Capone: We've got a large number of users who have both. That said, as we've added functionality to Qlik Sense, we are starting to see the same users on both platforms, and we're seeing people quiesce their QlikView development but keep running the apps, and then do all their new development in Qlik Sense. We're investing in our customer success organization, and as part of that, we're going to continue to give all of the Qlik customers a good experience.

So the customer success initiative is all about helping users understand what product is right for them and if they're using it optimally?

Capone: I think the organization has been very clear on what the benefits of both products are. We'll engage customers the way they want to be engaged. If they're happy in QlikView, that's fine. If they want to move their apps to Qlik Sense, we'll help them do that.

It sounds like you're going after the self-service customers who can easily access data through your application. Is that your target market, or are you looking to get more data scientists?

Capone: We want it all; we're not shy about that. We have the small business covered -- that is, people who want to build apps and use the tool. We've got the enterprise-space users who want to do it themselves.

For data scientists, there are two approaches. We have APIs to R and SAS so people can build routines. If you really want a hardcore statistical function, we wouldn't build that -- we would just build an API to R or SAS and let them do that. It covers the real sophisticated data science use cases.

But then we are building more cognitive algorithmic capability into our platform as well, and those would be things that are proprietary to us. Things like how do you make associations beyond our engine today and make suggestions? Those are the types of things we're building.

So you do see room to improve the Qlik software products?

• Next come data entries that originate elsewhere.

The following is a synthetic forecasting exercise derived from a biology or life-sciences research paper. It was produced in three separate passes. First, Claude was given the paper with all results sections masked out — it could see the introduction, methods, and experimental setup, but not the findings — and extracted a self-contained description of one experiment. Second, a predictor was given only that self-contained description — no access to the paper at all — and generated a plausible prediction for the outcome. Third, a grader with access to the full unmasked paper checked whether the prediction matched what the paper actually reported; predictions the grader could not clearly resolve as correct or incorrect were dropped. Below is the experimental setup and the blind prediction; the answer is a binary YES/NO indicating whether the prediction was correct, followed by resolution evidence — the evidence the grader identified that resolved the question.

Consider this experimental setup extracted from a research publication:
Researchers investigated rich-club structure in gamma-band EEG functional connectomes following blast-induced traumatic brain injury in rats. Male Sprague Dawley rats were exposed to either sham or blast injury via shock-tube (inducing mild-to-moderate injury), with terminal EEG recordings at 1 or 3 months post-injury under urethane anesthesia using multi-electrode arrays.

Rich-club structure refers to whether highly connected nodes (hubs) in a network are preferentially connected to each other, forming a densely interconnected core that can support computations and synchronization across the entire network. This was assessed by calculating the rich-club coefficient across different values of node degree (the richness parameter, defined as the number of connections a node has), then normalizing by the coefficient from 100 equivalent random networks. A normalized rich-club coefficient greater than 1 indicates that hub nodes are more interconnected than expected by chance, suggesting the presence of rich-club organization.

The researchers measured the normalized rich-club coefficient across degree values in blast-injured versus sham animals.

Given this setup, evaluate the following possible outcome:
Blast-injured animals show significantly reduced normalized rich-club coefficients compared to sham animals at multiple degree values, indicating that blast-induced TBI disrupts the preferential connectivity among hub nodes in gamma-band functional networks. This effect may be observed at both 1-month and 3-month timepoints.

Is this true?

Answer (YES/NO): YES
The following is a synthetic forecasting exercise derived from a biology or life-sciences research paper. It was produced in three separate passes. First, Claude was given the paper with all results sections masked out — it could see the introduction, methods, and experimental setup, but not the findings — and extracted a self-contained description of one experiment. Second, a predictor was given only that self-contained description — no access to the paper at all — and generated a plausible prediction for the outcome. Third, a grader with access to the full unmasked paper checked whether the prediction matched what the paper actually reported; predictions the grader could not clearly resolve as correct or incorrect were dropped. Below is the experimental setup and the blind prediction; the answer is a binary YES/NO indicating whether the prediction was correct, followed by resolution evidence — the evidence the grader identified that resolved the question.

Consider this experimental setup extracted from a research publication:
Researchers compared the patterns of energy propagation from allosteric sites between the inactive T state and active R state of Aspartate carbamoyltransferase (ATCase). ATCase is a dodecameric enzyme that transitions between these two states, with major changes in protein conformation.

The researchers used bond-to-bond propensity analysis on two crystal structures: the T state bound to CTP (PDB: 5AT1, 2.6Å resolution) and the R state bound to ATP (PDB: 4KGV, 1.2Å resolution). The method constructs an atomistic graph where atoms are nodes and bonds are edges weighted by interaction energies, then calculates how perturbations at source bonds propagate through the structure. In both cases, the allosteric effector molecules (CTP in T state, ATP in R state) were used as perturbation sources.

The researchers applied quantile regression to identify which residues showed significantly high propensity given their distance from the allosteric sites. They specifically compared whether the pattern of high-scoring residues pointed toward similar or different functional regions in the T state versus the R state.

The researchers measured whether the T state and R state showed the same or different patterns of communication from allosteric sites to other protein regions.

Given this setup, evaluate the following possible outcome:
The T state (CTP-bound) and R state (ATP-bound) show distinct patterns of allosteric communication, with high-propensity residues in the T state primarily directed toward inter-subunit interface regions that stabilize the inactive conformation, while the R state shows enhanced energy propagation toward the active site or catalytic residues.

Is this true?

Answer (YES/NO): YES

There's always room to do enhancements. I think we're just scratching the surface in terms of what's going to happen with data.
Mike CaponeCEO, Qlik

Capone: There's always room to do enhancements. With IoT [internet of things] and the data sets that are coming out there, and the ability to start to manage large data sets and build algorithms around them, I think it's huge. And I think we're just scratching the surface in terms of what's going to happen with data.

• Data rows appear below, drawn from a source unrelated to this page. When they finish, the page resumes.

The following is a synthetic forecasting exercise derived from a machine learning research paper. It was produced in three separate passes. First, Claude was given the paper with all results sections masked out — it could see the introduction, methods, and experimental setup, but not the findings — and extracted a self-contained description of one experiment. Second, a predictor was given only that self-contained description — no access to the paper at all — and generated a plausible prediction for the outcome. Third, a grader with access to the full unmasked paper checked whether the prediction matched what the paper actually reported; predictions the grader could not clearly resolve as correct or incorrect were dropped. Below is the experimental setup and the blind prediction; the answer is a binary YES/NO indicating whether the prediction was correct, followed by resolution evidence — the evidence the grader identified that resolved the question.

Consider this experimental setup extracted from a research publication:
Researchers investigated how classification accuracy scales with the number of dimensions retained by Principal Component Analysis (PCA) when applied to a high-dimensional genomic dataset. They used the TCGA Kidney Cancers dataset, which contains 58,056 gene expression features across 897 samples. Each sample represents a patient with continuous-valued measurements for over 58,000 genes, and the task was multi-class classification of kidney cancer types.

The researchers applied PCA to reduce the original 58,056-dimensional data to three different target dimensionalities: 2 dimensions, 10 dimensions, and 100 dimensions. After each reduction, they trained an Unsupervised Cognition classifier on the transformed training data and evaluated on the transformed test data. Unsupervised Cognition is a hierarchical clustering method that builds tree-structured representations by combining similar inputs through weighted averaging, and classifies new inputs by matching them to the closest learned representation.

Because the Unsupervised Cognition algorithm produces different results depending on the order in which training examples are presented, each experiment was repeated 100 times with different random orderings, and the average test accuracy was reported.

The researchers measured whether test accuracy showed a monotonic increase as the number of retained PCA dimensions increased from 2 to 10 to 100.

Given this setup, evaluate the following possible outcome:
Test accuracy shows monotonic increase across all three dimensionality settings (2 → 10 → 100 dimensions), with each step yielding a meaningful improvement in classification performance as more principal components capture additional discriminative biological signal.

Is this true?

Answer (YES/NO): NO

The enhancements I'm talking about, being able to scale massively, taking advantage of Linux containers inside of AWS, they're not deficiencies in the product today, but it's going to get us ready to catch this next wave in analytics. It's going to be crazy. The amount of data we're capturing, there are things that we don't know today that we're going to discover because we start looking at data differently.

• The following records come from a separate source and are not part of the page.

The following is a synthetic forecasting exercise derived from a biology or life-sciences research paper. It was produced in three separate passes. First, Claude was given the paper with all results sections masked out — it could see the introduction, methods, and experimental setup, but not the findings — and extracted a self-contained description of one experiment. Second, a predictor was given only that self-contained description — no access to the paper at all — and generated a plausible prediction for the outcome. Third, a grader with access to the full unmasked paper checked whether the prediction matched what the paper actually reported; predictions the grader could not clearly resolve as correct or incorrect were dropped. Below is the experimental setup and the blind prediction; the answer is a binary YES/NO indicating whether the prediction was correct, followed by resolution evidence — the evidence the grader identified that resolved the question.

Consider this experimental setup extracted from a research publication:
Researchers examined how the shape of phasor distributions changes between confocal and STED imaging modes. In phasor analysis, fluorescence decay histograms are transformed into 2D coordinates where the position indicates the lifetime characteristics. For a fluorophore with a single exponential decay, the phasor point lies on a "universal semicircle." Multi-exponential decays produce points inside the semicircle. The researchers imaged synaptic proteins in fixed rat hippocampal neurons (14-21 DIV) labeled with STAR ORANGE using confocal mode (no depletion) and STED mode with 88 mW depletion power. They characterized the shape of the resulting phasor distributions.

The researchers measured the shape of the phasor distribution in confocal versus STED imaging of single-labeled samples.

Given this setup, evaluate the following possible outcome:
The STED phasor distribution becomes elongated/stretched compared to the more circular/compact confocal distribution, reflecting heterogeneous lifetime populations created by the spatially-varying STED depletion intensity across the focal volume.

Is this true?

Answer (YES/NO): YES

What's on the roadmap that people should be excited about?

Capone: The three major things: hybrid cloud, cognitive capabilities that start steering you toward the types of visualization you want and what you should do next, and the Big Data Index. That's the ability to handle massively large data sets in a seamless way. If you've captured data somewhere, you don't want to have to move that data somewhere else. So the ability to use our Big Data Index to get that data, build metadata around it and use our tools on it in place is what's coming.

Some industry analysts say the tools of today's BI leaders don't necessarily translate to the big data world. What's your take on that? Do the tools translate, or do you have to translate them?

Capone: We are building capabilities that I think will start to translate. We don't have a closed architecture, and we have interesting partnerships with [big data platform vendors] Hortonworks and Cloudera so you can use our product in conjunction with another technology that might be able to handle big data sets different if that's your choice.

There'll never be one size fits all to these problems. We want to be able to get you the outcome, and we do think there will be use cases where you have a really large data set and you can use Qlik to go out and get it.